In my opinion, we as security people can keep putting up barriers, but when we look at software development, even the folks that the developers frequently look up to such as Microsoft, are opting out of their own security measures (see the first article referenced).  If we are running OS's with only the base services enabled and fully patched, I think that the bar is pretty high up there, but as soon as you start installing software on there, the attack vector just gets bigger.  With Vista as an example, I am pretty confident that many people that got bothered by UAC just turned that puppy off and there goes another layer of protection.  Knowing that IE has opted out of additional security features along with this, and your attack space has gotten larger.

In my opinion, if we want to make sure that the systems are security, it needs to be a multi-pronged approach.  1) it needs to be convenient for the user, 2) it needs to be built into the OS, 3) it needs to be enforced by the applications.  Developers are going to need to start writing code that doesn't opt out of DEP (Data Execution Protection) and ASLR(Address Space Layout Randomization), but sometimes that's hard, and we're willing to compromise.
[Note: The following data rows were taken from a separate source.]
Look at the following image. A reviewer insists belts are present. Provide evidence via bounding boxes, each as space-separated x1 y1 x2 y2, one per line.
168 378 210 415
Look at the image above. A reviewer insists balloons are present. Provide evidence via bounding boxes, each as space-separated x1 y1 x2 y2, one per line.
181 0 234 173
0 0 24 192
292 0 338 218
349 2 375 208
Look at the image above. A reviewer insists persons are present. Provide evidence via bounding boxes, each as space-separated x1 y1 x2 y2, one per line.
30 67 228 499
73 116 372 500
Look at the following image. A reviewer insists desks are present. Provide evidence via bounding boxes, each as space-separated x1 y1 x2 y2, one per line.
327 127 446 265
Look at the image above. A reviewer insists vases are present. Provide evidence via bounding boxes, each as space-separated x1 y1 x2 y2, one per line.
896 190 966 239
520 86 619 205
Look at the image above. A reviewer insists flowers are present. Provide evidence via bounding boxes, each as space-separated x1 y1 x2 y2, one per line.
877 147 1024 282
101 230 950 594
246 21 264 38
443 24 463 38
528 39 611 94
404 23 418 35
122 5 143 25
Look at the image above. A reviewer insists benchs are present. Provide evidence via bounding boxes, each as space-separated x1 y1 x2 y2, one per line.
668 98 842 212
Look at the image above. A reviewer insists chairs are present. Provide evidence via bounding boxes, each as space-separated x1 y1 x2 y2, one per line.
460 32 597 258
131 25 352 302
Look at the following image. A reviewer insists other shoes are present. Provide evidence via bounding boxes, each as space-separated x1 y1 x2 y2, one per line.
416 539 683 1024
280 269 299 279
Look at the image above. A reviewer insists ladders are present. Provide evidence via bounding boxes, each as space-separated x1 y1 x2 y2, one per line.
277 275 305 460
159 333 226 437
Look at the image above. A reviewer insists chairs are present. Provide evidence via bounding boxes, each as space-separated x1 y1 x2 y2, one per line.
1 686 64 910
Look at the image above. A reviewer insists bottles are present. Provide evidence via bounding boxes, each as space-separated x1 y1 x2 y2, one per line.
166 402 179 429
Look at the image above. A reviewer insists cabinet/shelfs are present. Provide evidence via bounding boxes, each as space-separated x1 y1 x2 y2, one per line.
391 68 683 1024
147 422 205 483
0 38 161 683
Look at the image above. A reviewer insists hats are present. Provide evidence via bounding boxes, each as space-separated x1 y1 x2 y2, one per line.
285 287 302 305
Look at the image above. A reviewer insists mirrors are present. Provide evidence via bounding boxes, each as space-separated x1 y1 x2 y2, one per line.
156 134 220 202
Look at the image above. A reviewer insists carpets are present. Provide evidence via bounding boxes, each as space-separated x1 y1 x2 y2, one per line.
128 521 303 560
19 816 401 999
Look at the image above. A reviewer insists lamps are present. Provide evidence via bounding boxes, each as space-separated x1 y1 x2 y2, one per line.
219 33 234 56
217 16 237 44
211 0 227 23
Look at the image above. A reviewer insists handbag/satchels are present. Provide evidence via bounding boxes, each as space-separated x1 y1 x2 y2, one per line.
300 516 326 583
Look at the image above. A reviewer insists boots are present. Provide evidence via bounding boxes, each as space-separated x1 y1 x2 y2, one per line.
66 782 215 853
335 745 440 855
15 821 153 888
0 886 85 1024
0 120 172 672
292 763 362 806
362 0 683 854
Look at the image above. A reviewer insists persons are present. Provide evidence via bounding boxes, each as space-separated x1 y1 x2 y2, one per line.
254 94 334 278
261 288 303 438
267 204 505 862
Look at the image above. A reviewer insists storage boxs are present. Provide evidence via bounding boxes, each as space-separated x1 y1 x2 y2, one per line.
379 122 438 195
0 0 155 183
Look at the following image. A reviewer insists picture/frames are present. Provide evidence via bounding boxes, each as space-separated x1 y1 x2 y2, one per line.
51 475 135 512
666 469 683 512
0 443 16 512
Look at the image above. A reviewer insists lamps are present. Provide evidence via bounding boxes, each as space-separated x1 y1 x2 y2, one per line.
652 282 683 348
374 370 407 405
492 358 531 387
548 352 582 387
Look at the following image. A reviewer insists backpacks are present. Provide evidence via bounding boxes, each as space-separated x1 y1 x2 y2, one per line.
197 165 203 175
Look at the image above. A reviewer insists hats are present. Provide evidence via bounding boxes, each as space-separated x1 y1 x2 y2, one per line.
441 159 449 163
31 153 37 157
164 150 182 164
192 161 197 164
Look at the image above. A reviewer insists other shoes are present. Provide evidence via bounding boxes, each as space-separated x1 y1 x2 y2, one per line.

We all compromise some, I am sure that I'm not the only one that's hit the "remind me later" button on Acrobat when I'm trying to read a PDF off of a site that I trust. The compromise is what really gets us in trouble i think.

Thanks alot for all the info guys, makes alot of sense. Will have a read through the papers posted

you never did say what ports were open on that NT box.  its quite a stretch to say NT4 is secure.

wow oct is shaping up to be a great month.

and consider the thread fully hijacked 

DCOM exploit didnt work?

reboot it!!

did you determine the service pack level?

also, if you've tried other exploits and they failed you need to reboot it so those services can start back up, NT is notorious for crashing services after failed exploit attempts.